**SEITENAUSZUG**
=-=-=

Die ukrainische Offensive kommt nur langsam voran, bald drohen Herbst und Winter. Wie ist die Stimmung in der Ukraine? Und was müsste der Westen nun dringend tun? Sicherheitsexperte Ralf Fücks gibt Antworten.
Die Erwartungen des Westens waren groß. Mit einer Offensive sollte die ukrainische Armee die Truppen des Kremls weit aus dem Land treiben. Dieses Ziel ist bislang unerreicht. Kein Wunder, sagt Ralf Fücks, der die Ukraine kürzlich bereist hat. Denn der Westen habe der ukrainischen Armee nicht die nötigen Waffen gegeben. Gleichwohl sei der Kampfeswille der Ukrainerinnen und Ukrainer ungebrochen. Nun müsste die Bundesregierung handeln, fordert Fücks im Gespräch.
t-online: Herr Fücks, gerade sind Sie von einer Reise in die Ukraine zurückgekehrt. Wie ist die Stimmung der Menschen dort nach mehr als 550 Tagen des russischen Angriffskrieges?
Ralf Fücks: Eine große Mehrheit ist nach wie vor dazu bereit, den Kampf gegen die russischen Invasoren weiterzuführen. Nach allem Schrecken steigt die Entschlossenheit eher noch. Die letzte repräsentative Umfrage zeigt, dass rund 90 Prozent der Ukrainerinnen und Ukrainer substanzielle Konzessionen an Russland ablehnen – sei es territorial oder in Form von Abstrichen an der Souveränität der Ukraine.
Wladimir Putin ist an irgendwie gearteten Verhandlungen auch nicht interessiert.
Geschweige denn, dass irgendjemand einem Abkommen mit dem Kreml noch trauen würde. Die Ukraine hat erlebt, dass Russland jede Vereinbarung bricht, sobald es sich militärisch im Vorteil wähnt. Nein, die Ukrainer wollen die Sache nun zu Ende bringen.
Trotz und wegen der vielen Opfer, die das Land bringt. Beerdigungen gefallener Soldaten sind inzwischen trauriger Alltag, die soziale Lage ist extrem angespannt. Rund 14 Millionen Ukrainerinnen und Ukrainer hat der Krieg zu Flüchtlingen gemacht, die eine Hälfte innerhalb des Landes, die andere im Ausland. Aber niemand will unter russischer Willkürherrschaft leben. Man weiß inzwischen, was das bedeutet.
Sie haben auf Ihrer Reise unter anderem Charkiw und Isjum besucht. Die erste Stadt war im letzten Jahr schwer umkämpft, Isjum befand sich gar für Monate in der Hand der russischen Armee. Was haben Sie dort gesehen?
In Charkiw hat sich seit unserem letzten Besuch im Juni 2022 viel verändert. Damals war diese Millionenstadt halb leer, es gab kaum Verkehr auf den Straßen. Abends herrschte Ausgangssperre, weil Charkiw ständig von russischer Artillerie beschossen wurde. Heute wirkt Charkiw wieder quicklebendig.

=-=-=

**Einträge aus einem Datensatz**
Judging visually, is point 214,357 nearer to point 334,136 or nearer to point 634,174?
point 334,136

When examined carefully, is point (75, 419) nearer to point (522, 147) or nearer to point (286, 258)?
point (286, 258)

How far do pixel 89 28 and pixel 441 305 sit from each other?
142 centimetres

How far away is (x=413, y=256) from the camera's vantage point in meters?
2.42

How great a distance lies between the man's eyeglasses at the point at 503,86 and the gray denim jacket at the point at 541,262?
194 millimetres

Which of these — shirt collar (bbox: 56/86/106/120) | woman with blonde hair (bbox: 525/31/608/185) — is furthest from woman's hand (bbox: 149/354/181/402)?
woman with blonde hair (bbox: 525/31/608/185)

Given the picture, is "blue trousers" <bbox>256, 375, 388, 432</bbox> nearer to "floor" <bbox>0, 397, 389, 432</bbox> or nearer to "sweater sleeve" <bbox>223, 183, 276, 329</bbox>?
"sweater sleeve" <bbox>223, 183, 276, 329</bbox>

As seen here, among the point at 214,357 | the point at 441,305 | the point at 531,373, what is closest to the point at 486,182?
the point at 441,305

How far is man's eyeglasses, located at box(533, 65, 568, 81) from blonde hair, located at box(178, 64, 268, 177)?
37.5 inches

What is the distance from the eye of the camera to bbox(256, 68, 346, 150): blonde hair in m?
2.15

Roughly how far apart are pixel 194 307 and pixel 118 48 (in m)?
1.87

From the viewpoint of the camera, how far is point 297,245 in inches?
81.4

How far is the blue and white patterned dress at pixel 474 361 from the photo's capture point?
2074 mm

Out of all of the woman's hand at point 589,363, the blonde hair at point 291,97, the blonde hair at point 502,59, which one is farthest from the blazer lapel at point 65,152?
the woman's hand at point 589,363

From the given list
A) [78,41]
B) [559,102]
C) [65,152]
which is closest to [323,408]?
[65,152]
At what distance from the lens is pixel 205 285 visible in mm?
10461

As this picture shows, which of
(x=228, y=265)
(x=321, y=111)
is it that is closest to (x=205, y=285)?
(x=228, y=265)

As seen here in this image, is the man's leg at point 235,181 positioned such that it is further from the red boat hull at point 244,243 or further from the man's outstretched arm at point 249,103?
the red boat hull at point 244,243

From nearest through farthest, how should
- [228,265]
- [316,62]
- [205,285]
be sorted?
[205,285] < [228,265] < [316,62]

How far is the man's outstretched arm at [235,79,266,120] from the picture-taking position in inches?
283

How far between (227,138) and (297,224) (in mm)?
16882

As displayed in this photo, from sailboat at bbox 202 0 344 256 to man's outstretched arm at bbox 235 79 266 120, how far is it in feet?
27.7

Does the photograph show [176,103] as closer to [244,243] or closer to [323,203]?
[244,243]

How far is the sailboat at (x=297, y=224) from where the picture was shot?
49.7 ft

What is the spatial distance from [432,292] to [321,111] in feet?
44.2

=-=-=

**AUFGABE**
Führe das Interview über die Stimmung in der Ukraine im Anschluss an seinen letzten Satz fort.

**LÖSUNG**
Ralf Fücks, Jahrgang 1951, ist Direktor des Thinktanks Zentrum Liberale Moderne in Berlin. Zuvor war er unter anderem Senator in Bremen und 21 Jahre lang Vorstand der Heinrich-Böll-Stiftung, die der Partei Bündnis 90/Die Grünen nahesteht. Fücks ist Autor mehrerer Bücher und auf Twitter unter @fuecks aktiv.
In Charkiw sind auch viele Geflüchtete aus den zerstörten und umkämpften Gebieten untergekommen.
So ist es. Tatsächlich ist die Lage weiterhin prekär, man darf sich von der Oberfläche nicht täuschen lassen. Es gibt immer wieder Raketenangriffe. Wenn im russischen Belgorod Raketen Richtung Charkiw gestartet werden, beträgt die Vorwarnzeit gerade einmal 40 Sekunden.
Zudem machen sich die Menschen Sorgen um den Winter. Russland wird wieder die Energieinfrastruktur angreifen, wie es das bereits praktiziert hat. Ausrüstung und Ersatzteile müssen auf Vorrat angelegt werden, um die Energieversorgung sicherzustellen. Der wirksamste Schutz ist eine effektive Abwehr gegen russische Raketen.
Sie haben auch Gespräche mit Vertretern der ukrainischen Politik geführt. Gab es Wünsche an den Westen?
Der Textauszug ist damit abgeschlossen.